陆春景一边说一边带着孟祈棠上山,枝叶上落下的积雪发出轻响。
“后来,那个姑娘就带我妈去了庭院里休息,并给了她一株蓝玫瑰,然后妈妈就平平安安地生下了我。”孟祈棠听着奶奶说起这件事也有数十回了。
“是啊,你爸妈有心来寻那姑娘,带了重礼酬谢,却怎么也寻不到人了……”陆春景轻轻叹了叹,“神明受世人敬仰,平等地爱着芸芸众生,是不求回报的。”

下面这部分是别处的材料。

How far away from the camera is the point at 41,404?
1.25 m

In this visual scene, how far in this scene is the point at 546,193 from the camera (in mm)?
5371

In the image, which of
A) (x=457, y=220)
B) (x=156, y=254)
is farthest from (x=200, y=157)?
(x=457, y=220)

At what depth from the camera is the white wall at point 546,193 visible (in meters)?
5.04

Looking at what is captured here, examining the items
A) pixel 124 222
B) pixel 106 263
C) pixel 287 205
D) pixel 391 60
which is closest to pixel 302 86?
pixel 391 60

孟祈棠抿唇,红唇微启,“奶奶,这么多年,你一直坚信人世间有神明一说吗?”
陆春景却笑出声,“信啊,奶奶啊,一直相信我乖孙是受神明眷顾的孩子……”
孟祈棠挽着奶奶的胳膊,亲昵地蹭了蹭,“奶奶……”
从前她是不信世间有神明一说的,直到遇见了云叙白。
她想到云叙白,脚下的步子一顿。
女人嗓音柔软,美眸清澈灵动,带着几分不确定,“奶奶,你说世人染指神明,会遭天谴吗?”
陆春景深深地盯着她看了一会,才慢慢摇头,不语。
孟祈棠不明白奶奶这是什么意思,正想继续追问。
老人家却做了个“噤声”的手势,“棠棠,到山顶了…”
……
穿过飘渺云雾,循着潺潺流水而上,一条石子路通幽,走过小穿堂,眼前便是种满玫瑰的庭院。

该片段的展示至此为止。